Sen. Kit Bond (R-Mo) is not incorrect by pointing out that prognostication is hardly an exact science. But obviously, not even the most basic of post-war planning was done by this Bush Administration, and again, anticipating the best case scenario and "planning" for that is what stupid people and small children do; grown-ups understand that life is rarely like that, and proper planning prevents poor performance. Part of this was because of the political sell-- the insanely stupid overselling of the benefits of a war and underselling of the costs. But part of it was just stupid people (and yes, Gen. Tommy Franks, and Doug Feith, I mean you) and crazy people (and yes, Rummy and Wolfowitz, I mean you) getting together, to do something so remarkably catastrophic because it was both crazy AND stupid. And all under the direction of someone crazy and someone stupid.

And there we have it. And this is the fundamental problem with the whole Iraq funding "debate". You see, now, over four years later, fools like me, who only happened to be right on absolutely everything for exactly the right reason, can point out to so-called "liberal hawks" and fence-sitters and so forth, many of whom now have buyers' regret about the damned war they supported (in many cases for fantasy reasons like "it will somehow help Israel", "Saddam is the new Hitler" and so forth)... that they forgot that the war wasn't going to be conducted in some ideal world by super-men. It was going to be conducted in this world, by Don Rumsfeld's Pentagon, by generals who had survived his purge (Eric Shinseki, for example, did not, because he insisted on saying the correct amount of troops needed for the adventure), and by George W. Bush's Karl Rove-driven political/propaganda machine, and under the irrational ideological shop of Dick Cheney... Get the picture?

In March of 2003, just as now, anyone capable of objective observation knew that the Bush Administration had pretty much dropped the ball on dealing with AQ-- while the 9-11 plot could have happened against the most diligent and effective counter-measures, we had... far less than the most diligent and effective counter-measures were actually put in place. Indeed, the President's response to desperately concerned CIA briefers was "you covered your ass." Similarly, the stunning and decisive victory over the Taliban was allowed to be undermined by letting OBL and AQ leadership by and large escape, and by failing to consolidate the win by allowing Afghanistan to backslide into chaos-- and this was all clear by early 2003.

In short, this was hardly the Administration to trust with a blank check over something infinitely harder-- like taking on a substantially harder nut to crack like Iraq, something that Bush II denizens like Dick Cheney and Colin Powell were not willing to do a mere dozen years earlier when they worked for Bush Pere.

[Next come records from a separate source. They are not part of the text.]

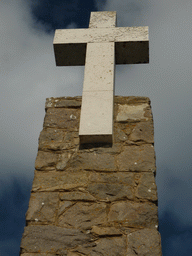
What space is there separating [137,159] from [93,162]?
0.33m

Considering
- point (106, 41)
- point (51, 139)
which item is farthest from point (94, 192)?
point (106, 41)

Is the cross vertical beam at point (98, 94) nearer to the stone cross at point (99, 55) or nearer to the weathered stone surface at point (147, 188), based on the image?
the stone cross at point (99, 55)

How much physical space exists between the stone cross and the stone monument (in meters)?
0.01

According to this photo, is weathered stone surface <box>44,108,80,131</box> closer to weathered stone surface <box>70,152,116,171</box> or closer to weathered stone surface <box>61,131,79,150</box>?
weathered stone surface <box>61,131,79,150</box>

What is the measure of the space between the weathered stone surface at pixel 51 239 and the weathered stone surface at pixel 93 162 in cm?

And yet... so many were willing to go along this time, still in the irrational post-9-11 haze. And here we are now, in a position with no real good options. Indeed, the Grey Lady, always a fan of the war and indeed one of its key boosters (despite the minstrel's tears often shed by its irrelevant editorial page), today has an article noting that most Iraqi officials and citizens believe violence and strike will increase if American forces leave Iraq. You think? Hobson's choices become that much worse when nobody understands anything; just as most Americans (to be fair, I don't believe that "support for the Iraq war" was ever overwhelming; in the early days, it may have been a bare plurality) didn't give two-s***s about debating the merits of the undertaking, simply assuming that Saddam Hussein had personally ordered the 9-11 attacks and was working on nuclear weapons for his follow-up... no one, really, is thinking about the consequences of just getting out.

"Both sides" are not fully rational at the moment-- either those accusing the other side of treason and surrender, or the "time-table" crowd, who just wants American casualties to end, and has no idea of the consequences of abandoning Iraq to its fate under the present circumstances. (As I intimated here, of course, all our options just happen to be bad, but that's just part of having an inadequate national understanding, is it not?) Those of us who were right all along... well what can we do? Not even the Congress we helped elect that we thought could change things... is willing to.

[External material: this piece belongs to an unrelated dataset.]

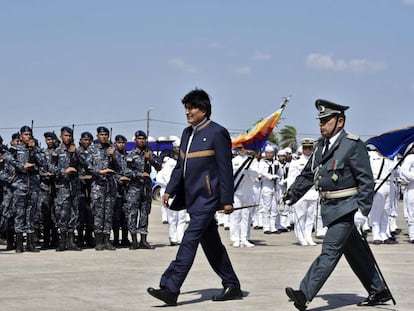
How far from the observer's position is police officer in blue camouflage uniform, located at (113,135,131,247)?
14914 millimetres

So there you are. While the Bush Administration loved to kick the intelligence community around, blaming it for its inadequacy in predicting the 9-11 attacks or in overstating the Saddam WMD threat... by and large, our intelligence community is still staffed by and large by competent career professionals who are well-trained, well-educated, and trying to do a decent job. That there are times when it is politically convenient to ignore their work, and then blame them for the mistakes of politicans, does not make their work less important... and when they are right, as they often are, well... what else can you say?

And that's just it. A perennially "positive attitude" may play well to an all-too often half-witted electorate... but if it means failing to acknowledge potential problems resulting from policies and making appropriate adjustments and contingency plans... that's both crazy and stupid.